Vietnam - La bahía de Ha Long en tierra
- curvesandcracks

- 9 dic 2022
- 2 Min. de lectura
Estoy en Tràng An, Patrimonio de la Humanidad por la UNESCO.
La remera nos lleva a través de un paisaje de picos kársticos entrecruzados por valles y enmarcados por acantilados casi verticales, de ahí su apodo: la «Bahía de Ha Long en tierra».
Las remeras tienen una técnica muy especial. Reman con los pies. Necesitan muslos de acero...
Algunas de las cuevas que visitamos muestran rastros de actividad humana que datan de hace 30.000 años, más o menos dos meses.

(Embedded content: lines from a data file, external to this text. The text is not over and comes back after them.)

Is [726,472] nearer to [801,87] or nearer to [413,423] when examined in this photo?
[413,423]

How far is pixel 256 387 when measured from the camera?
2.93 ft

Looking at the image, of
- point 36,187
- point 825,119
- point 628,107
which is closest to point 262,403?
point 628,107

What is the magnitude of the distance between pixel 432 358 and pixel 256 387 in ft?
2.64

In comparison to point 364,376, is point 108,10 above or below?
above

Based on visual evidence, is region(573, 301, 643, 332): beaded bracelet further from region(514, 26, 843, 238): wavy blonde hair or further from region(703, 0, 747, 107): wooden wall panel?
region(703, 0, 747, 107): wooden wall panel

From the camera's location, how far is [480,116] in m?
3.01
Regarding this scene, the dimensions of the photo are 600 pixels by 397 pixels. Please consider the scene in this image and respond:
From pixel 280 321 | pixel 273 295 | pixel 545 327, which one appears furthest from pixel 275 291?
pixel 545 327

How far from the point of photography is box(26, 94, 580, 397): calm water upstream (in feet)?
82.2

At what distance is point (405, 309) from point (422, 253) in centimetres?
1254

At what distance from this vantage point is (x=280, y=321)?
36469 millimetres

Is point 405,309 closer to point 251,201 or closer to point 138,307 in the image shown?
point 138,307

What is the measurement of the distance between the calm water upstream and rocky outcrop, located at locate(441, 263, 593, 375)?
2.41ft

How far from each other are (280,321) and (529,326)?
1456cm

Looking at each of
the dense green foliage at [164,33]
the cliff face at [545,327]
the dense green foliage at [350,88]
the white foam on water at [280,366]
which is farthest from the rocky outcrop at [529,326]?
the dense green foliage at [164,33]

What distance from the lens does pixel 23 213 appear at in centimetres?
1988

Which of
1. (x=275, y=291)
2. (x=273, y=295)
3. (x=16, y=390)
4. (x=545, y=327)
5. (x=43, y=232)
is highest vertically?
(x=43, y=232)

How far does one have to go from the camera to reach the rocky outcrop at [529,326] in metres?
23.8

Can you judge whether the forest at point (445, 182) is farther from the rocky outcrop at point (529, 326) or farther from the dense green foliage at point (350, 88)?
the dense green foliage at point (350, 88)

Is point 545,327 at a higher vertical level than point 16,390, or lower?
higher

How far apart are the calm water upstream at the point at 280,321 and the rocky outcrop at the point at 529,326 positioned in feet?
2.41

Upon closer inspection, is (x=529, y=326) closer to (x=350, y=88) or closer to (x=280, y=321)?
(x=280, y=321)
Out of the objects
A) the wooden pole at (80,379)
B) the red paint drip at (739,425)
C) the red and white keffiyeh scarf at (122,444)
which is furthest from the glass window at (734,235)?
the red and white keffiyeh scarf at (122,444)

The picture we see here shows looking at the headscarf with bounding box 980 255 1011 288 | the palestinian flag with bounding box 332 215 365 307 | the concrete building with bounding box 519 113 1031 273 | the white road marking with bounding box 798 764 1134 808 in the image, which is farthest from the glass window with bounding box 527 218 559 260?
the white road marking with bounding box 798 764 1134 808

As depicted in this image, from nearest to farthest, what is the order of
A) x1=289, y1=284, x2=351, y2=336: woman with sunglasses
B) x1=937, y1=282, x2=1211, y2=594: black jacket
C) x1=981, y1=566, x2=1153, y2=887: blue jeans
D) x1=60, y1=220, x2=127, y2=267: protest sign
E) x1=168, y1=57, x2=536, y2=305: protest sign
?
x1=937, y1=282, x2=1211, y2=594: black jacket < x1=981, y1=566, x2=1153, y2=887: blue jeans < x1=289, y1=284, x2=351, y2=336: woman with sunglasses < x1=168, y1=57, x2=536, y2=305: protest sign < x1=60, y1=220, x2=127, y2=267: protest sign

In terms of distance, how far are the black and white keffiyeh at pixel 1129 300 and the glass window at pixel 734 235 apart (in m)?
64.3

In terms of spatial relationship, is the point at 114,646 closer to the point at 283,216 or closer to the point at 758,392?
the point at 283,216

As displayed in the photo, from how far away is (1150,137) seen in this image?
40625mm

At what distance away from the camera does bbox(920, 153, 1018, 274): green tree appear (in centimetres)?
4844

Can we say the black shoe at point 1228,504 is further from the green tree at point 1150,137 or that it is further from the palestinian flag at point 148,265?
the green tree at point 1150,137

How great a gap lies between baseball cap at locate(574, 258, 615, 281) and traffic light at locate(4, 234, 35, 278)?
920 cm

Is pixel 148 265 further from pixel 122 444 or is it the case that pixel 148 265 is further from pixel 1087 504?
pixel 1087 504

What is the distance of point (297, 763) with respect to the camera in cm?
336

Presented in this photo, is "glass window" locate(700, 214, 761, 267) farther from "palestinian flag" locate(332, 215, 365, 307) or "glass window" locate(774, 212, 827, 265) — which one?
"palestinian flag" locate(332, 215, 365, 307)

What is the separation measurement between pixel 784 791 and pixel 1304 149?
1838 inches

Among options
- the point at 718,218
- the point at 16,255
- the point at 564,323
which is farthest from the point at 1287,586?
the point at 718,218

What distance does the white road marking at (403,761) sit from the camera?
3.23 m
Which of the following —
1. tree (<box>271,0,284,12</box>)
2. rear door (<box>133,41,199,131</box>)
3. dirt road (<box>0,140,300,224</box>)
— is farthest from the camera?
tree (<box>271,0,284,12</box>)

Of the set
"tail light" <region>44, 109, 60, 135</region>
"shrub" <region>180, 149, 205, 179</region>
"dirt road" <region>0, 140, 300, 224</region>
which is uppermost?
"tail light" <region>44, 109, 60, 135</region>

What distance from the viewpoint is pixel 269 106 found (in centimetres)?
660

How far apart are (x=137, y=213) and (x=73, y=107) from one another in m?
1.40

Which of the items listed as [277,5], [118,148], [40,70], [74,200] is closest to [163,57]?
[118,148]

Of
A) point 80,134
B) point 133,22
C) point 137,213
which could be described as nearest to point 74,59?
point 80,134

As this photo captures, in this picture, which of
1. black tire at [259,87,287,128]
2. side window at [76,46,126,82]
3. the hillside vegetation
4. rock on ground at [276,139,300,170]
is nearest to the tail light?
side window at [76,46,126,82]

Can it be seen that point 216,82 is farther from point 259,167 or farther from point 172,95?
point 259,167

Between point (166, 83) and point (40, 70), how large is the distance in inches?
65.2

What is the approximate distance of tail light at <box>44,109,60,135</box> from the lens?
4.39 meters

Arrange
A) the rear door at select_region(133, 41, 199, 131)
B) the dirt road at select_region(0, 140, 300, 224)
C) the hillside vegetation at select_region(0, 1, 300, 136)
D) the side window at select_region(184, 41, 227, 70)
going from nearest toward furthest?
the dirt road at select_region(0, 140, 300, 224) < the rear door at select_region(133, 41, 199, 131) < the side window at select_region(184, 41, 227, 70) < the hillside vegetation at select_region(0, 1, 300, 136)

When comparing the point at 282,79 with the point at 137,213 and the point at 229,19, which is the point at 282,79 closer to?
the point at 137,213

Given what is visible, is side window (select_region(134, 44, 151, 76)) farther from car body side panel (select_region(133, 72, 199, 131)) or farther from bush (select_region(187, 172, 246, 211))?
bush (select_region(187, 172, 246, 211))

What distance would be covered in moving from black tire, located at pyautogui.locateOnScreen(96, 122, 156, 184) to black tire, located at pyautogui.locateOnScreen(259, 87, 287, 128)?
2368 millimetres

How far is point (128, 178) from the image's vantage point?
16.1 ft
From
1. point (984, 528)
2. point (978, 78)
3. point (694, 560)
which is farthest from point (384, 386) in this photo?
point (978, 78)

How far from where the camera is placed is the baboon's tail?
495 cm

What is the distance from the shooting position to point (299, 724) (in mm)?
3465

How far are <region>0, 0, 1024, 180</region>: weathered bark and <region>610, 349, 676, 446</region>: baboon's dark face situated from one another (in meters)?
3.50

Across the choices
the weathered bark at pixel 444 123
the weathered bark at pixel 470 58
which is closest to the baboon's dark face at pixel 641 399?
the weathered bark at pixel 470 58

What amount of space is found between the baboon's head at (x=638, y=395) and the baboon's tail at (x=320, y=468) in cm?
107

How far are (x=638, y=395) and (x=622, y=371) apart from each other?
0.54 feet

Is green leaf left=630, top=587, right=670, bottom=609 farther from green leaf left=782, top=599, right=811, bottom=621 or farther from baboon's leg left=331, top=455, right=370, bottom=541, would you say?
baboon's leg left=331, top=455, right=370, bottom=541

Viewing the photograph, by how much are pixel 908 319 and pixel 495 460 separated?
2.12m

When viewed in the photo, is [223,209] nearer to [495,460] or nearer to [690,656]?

La remera también nos lleva a templos ocultos en el bosque e incluso en cuevas. Uno de estos templos, el Templo Tran, fue construido hace 800 años por los reyes de la dinastía Tran para sus actividades religiosas. Podemos entrar, pero debemos cubrirnos los hombros y las piernas, y... tenemos que quitarnos los zapatos... ¡Uy!... Un sacerdote me está reprendiendo. Había olvidado esta regla, obvia para un vietnamita, pero no para mí, un occidental recién llegado a la tierra del dragón.
Los visitantes depositan ofrendas en los altares. Incienso, por supuesto, pero también botellas de agua, billetes, cajas de galletas y... cigarrillos, que arden junto con el incienso.
Al día siguiente, partimos en moto para explorar los alrededores. Templos, pagodas, un cementerio donde las cabras pastan con las flores ofrecidas a los antepasados.
Una breve parada en el muelle de Tam Cốc, donde los remeros, esperando clientes, juegan al Co Tuong, un juego cuyas reglas son casi las mismas que las del ajedrez excepto que... parece despertar mucha más pasión.
Por último, una cena de pato a la parrilla en uno de los muchos restaurantes con vista a la calle en Tam Cốc.
P.D.: Hay muchas mujeres jóvenes que viajan con mochila, solas o en pareja. Me impresiona su espíritu aventurero y me enorgullece ver a estas mujeres que no se dejan intimidar por las dificultades adicionales que encuentran al viajar debido a su género.